Read Dare to Be a Daniel Online

Authors: Tony Benn

Dare to Be a Daniel (12 page)

An early political paper: my thoughts on disarmament in 1936

I was allowed to go to Gladstone’s by bus, and a route was planned that permitted me to get there without crossing the road, although it did involve a diversion from the direct route. I was given my fare every morning to pay for the ticket. In those days the buses were owned by different companies – for instance, the red open-decked buses of the General Omnibus Co., and the chocolate-coloured double-deckers owned by Thomas Tilling. I realised that if I took a different route from the one I had been told to take, I could save about tuppence a day and so, without telling my parents, I saved the money and spent it at Woolworths. This was discovered when a bus ticket in my coat revealed that I was not catching the authorised bus route – I had a lot of explaining to do.

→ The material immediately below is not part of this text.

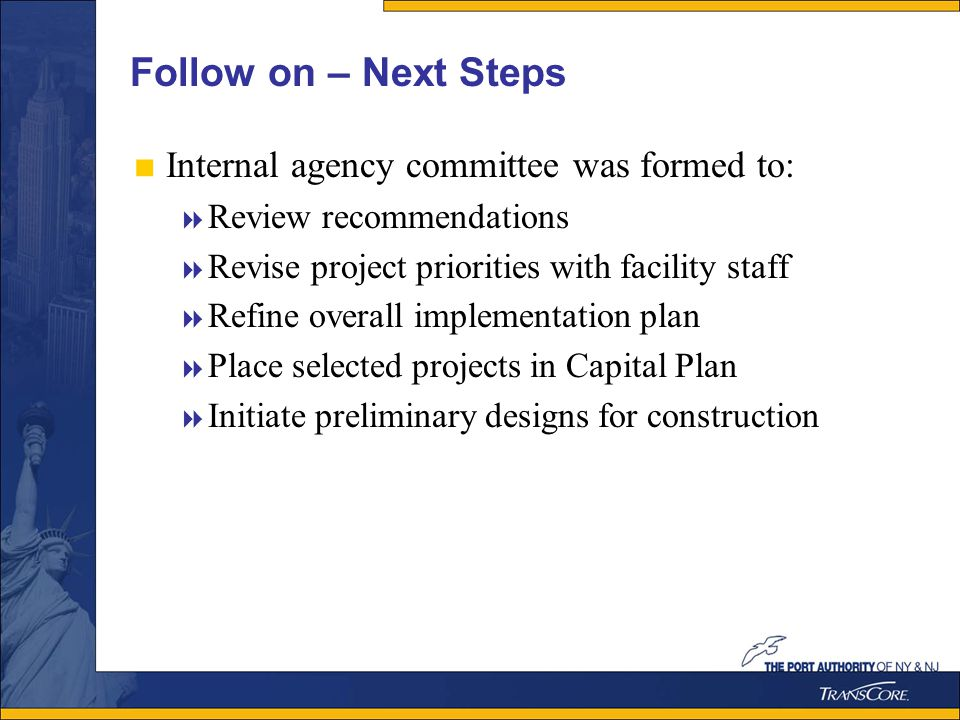 Follow on – Next Steps Internal agency committee was formed to: Review recommendations Revise project priorities with facility staff Refine overall implementation plan Place selected projects in Capital Plan Initiate preliminary designs for construction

I was leader of a group known as the Bennites, and our rivals were led by MacMahon, who organised the MacMahonites. We used to flick bits of paper at each other, using slings with rubber bands, which could sting very sharply at short range.

On one occasion I stole a pencil from a fellow pupil. I was so overcome with guilt that I told my father what I had done and he contacted Mr Leman about it. The importance of telling the truth was instilled in me as an essential requirement, then and throughout life. I subsequently wrote to my father, who must have been away from home in 1935:

Dear Daddy

I got your letter and I am really sorry about the untruth. I have honestly decided to turn over a new leaf … Mr Leman was very kind to me and what he told me impressed me, it was decent of you to get him to talk to me as I realise it was for the good.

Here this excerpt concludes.